Among its film projects is the feature film “Anthropos,” the first exquisite corpse of Colombian cinema, directed by fifty directors from all over Latin America, led by Stathoulopoulos himself. The film was invited to the Cartagena International Film Festival (FICCI) in 2015.
In their experimental projects, there is the medium-length experimental film “Fucking Games” by Spiros Stathoulopoulos, a respectful response to Michael Haneke’s “Funny Games.” It is an audiovisual experiment that explores sex and violence through the history of cinema.
It recent film Seed of the Desert will premiere in 2024.
For more information, you can visit www.solarcinema.net
Regarding the director or directors:
Samir Oliveros was born in Bogotá in June 1990, where he grew up and completed his high school education. From a young age, he knew that visual arts were his passion. “I always wanted to act and did so in school plays. I attended a summer camp at the New York Film Academy where I realized I enjoyed directing more. I decided to study film, and New York was my favorite city.
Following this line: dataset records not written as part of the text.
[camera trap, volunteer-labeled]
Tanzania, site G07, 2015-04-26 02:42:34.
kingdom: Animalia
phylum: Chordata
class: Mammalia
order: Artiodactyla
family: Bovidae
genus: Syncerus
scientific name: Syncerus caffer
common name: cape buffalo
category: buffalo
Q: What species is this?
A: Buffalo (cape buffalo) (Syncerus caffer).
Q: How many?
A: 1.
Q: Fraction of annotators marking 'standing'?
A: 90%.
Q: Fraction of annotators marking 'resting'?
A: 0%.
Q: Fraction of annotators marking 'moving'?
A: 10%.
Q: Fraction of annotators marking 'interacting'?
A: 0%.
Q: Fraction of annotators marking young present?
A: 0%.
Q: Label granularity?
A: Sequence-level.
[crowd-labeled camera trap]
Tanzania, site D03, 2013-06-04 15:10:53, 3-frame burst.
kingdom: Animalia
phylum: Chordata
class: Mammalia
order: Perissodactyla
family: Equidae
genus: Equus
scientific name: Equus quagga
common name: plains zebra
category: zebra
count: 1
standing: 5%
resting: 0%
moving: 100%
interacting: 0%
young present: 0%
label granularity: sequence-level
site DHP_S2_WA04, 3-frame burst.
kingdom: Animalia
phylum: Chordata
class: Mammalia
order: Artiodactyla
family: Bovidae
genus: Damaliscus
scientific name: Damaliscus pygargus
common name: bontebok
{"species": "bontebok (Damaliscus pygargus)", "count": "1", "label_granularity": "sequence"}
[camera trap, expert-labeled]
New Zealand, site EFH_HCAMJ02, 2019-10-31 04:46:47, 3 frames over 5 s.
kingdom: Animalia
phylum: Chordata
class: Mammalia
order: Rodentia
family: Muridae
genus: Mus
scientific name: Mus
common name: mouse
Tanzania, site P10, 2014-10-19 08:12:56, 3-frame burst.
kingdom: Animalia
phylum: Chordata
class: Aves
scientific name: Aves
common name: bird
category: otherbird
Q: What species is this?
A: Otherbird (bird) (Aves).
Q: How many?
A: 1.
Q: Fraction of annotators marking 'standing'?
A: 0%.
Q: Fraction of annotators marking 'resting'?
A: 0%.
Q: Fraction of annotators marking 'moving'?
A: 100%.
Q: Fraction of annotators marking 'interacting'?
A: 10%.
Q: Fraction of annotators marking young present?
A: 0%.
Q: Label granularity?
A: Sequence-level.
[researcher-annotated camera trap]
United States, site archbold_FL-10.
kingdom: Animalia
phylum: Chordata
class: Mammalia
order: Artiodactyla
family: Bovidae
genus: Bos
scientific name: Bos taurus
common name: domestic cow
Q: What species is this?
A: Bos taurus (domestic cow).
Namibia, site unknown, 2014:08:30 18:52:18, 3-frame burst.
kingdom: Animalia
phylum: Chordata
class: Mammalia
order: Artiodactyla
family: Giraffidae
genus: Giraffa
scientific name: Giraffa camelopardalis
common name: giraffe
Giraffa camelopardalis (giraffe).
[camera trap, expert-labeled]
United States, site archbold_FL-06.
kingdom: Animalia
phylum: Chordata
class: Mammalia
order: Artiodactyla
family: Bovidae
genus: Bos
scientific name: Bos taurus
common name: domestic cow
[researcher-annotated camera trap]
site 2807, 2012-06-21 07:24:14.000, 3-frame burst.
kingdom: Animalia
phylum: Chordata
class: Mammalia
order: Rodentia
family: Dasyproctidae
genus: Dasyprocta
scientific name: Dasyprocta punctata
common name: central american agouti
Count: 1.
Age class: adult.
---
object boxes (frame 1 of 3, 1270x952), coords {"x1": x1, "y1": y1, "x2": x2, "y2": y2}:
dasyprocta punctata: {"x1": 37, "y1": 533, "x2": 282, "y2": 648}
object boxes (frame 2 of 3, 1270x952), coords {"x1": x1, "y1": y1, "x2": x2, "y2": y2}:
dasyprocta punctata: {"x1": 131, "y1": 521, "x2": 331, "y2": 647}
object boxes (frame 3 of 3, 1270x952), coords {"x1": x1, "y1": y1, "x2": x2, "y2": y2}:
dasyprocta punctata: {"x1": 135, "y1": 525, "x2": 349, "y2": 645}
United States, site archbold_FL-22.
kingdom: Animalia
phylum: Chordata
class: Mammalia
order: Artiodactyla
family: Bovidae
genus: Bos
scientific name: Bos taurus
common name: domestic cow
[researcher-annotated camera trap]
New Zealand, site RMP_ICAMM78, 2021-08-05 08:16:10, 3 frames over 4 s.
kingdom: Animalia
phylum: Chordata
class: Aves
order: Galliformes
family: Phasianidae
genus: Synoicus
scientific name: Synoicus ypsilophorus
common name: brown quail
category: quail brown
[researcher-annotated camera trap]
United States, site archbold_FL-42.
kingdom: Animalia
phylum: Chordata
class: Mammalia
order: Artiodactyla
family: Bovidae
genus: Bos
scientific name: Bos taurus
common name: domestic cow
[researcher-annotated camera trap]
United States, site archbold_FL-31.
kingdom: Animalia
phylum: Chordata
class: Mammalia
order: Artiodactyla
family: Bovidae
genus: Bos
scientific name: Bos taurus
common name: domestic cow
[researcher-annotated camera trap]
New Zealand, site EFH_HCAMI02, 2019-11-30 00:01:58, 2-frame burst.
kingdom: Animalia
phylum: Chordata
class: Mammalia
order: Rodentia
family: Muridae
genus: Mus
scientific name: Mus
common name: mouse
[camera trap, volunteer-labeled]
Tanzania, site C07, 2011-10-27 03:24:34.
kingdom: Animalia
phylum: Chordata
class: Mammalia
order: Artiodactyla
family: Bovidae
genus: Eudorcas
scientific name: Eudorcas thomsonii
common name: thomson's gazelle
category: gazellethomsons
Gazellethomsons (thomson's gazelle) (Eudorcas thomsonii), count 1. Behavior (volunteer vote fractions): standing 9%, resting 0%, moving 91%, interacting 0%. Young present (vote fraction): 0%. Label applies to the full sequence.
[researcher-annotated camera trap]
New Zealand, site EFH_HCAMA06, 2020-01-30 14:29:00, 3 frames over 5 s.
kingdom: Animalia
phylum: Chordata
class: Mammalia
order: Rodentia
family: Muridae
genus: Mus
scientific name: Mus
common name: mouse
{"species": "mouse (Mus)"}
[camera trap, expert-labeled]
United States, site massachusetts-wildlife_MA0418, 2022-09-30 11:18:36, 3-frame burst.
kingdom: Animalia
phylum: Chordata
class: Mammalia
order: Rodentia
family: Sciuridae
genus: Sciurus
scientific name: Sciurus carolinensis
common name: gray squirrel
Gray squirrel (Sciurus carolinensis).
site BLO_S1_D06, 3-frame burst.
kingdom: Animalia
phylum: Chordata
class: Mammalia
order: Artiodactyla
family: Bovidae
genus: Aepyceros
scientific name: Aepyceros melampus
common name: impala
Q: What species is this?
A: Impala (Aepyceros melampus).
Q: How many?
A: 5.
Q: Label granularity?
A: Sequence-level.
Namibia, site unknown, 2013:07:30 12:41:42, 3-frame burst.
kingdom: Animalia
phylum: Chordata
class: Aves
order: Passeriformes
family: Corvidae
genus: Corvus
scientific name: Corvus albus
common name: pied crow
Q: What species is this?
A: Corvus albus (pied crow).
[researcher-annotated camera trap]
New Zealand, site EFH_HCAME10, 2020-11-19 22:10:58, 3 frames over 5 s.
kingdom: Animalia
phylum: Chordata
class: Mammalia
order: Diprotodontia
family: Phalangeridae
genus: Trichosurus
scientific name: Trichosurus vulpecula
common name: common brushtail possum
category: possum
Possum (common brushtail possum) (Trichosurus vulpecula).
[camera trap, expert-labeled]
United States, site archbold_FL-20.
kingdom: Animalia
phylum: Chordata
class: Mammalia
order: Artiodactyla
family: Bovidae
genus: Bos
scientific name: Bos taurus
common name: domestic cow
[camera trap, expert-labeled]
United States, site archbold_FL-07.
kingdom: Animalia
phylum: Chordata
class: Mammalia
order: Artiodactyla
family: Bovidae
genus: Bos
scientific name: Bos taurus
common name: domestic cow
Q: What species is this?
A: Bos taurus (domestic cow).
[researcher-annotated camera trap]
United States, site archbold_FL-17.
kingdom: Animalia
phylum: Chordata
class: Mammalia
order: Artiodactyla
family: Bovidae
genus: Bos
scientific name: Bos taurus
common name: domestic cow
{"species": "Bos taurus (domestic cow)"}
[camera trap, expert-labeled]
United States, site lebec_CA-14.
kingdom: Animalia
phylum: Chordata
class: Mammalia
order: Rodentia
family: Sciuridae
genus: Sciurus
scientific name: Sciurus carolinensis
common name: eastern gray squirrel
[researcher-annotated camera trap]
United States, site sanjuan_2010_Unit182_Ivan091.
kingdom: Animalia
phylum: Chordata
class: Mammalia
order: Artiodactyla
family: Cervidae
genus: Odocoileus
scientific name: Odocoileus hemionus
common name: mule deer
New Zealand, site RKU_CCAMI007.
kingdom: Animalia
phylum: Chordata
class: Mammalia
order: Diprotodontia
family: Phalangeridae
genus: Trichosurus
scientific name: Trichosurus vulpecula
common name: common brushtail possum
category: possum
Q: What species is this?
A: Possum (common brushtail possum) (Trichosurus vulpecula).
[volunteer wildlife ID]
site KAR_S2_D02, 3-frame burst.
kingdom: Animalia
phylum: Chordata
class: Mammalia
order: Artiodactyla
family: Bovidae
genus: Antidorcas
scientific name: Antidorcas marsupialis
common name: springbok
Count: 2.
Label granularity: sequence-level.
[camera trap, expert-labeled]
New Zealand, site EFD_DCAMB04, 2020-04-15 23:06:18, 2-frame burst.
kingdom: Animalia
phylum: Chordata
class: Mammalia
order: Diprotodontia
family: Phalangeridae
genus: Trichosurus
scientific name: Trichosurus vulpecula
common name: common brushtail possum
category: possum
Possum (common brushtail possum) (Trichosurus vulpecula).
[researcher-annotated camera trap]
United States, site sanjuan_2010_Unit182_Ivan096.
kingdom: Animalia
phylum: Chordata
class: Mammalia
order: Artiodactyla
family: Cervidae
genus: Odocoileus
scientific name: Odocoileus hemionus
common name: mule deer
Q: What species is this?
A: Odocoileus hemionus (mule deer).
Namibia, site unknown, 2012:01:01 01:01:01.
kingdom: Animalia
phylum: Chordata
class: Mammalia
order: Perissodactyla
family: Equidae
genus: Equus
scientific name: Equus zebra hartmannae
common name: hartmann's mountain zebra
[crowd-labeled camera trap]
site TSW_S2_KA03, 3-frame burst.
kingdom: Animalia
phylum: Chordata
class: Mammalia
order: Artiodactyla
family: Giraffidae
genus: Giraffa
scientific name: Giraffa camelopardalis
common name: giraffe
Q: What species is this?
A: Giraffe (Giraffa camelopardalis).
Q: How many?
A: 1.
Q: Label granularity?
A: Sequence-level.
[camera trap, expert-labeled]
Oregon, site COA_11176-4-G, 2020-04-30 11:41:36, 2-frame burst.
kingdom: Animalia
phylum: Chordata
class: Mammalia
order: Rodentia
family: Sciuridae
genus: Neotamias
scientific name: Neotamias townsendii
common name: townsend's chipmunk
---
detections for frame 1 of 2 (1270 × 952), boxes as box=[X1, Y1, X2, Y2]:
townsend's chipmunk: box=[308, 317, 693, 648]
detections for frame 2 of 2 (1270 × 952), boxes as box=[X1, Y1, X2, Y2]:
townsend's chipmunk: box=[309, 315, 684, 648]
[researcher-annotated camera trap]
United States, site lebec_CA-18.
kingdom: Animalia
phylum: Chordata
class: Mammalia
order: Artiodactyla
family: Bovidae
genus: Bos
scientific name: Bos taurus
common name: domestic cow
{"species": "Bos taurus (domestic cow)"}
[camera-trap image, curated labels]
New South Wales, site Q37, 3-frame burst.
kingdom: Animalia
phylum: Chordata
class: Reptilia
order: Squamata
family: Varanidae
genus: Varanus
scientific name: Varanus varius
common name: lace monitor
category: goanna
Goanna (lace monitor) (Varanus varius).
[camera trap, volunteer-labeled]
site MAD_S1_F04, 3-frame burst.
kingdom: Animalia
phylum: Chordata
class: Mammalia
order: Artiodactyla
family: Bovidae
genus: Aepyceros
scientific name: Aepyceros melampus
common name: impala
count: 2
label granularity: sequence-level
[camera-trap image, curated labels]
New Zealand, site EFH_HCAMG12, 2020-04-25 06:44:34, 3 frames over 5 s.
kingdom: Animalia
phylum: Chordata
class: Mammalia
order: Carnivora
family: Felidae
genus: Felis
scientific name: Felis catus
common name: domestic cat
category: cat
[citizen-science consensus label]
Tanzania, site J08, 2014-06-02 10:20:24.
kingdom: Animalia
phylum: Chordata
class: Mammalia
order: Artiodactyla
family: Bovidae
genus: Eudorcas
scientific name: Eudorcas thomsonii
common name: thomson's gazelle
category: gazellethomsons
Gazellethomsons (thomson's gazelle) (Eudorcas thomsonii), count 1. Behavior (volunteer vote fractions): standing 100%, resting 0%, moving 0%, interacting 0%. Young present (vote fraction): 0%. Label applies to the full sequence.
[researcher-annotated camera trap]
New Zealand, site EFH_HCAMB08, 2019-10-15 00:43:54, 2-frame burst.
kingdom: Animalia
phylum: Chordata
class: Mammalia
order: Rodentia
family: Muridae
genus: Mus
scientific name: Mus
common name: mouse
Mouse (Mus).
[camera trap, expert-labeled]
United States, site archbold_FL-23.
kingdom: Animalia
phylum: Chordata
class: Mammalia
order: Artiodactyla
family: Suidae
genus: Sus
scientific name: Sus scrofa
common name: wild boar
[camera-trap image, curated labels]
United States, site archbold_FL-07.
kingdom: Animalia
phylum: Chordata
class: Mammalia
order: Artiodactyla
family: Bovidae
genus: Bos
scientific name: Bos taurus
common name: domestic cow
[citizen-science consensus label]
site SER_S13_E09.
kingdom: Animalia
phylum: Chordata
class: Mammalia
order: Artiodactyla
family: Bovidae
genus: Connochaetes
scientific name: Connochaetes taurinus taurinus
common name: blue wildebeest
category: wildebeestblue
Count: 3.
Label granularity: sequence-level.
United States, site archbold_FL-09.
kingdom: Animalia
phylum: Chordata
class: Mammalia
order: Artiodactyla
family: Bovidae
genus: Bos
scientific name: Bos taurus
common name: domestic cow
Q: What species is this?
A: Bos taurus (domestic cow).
I applied to several universities there, and the School of Visual Arts offered me a scholarship, so I went.”
After graduating from college, he launched a campaign on Kickstarter, an online platform for financing independent projects, to shoot his first feature film on Providencia Island. “The Day of the Goat was the idea I had for my thesis, but I couldn’t miss classes for so long and didn’t have the funds. So, once graduated, I returned to Bogotá with the script, and we launched the Kickstarter,” says Oliveros.
His next project will be more futuristic. “One of the scripts I have is set in the most technologically advanced place in the world. I hope to be able to shoot it in Japan.”